A verbatim printing of the entries that follow is needed; pictures must not appear in it.

(Collected data)
*** Begin section ***

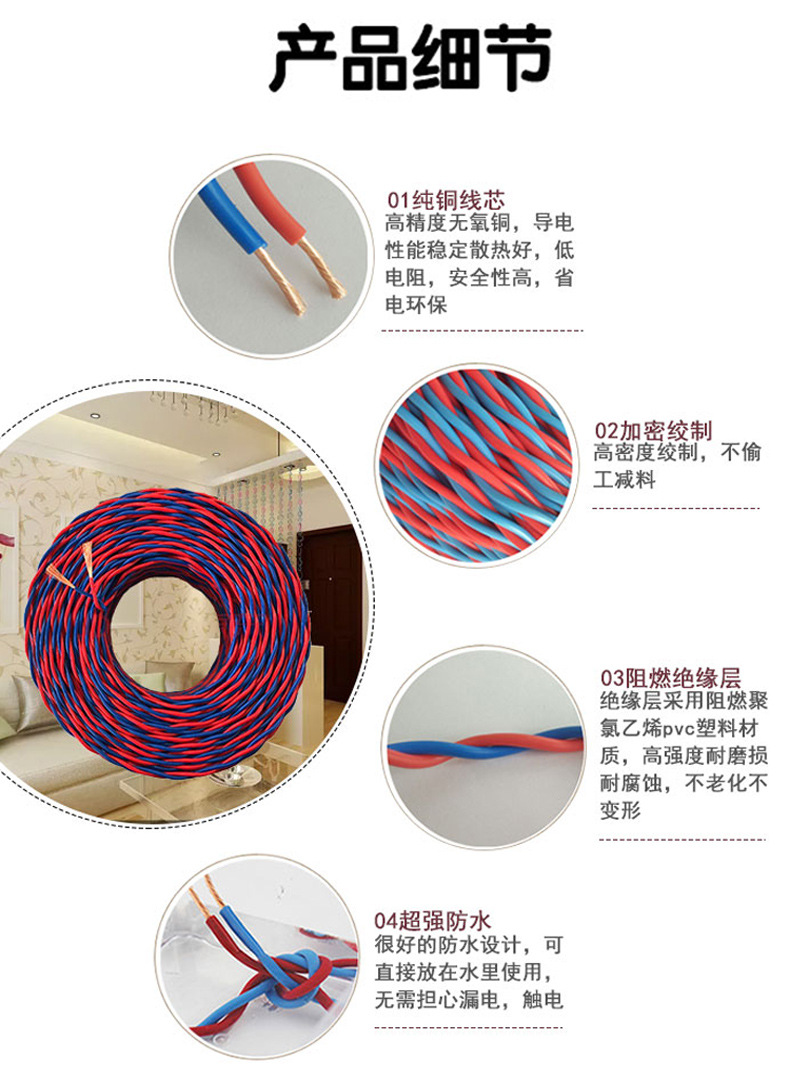 产品细节

01纯铜线芯
高精度无氧铜，导电性能稳定散热好，低电阻，安全性高，省电环保

02加密绞制
高密度绞制，不偷工减料

03阻燃绝缘层
绝缘层采用阻燃聚氯乙烯pvc塑料材质，高强度耐磨损耐腐蚀，不老化不变形

04超强防水
很好的防水设计，可直接放在水里使用，无需担心漏电，触电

*** End section ***

Task output →
 产品细节

01纯铜线芯
高精度无氧铜，导电性能稳定散热好，低电阻，安全性高，省电环保

02加密绞制
高密度绞制，不偷工减料

03阻燃绝缘层
绝缘层采用阻燃聚氯乙烯pvc塑料材质，高强度耐磨损耐腐蚀，不老化不变形

04超强防水
很好的防水设计，可直接放在水里使用，无需担心漏电，触电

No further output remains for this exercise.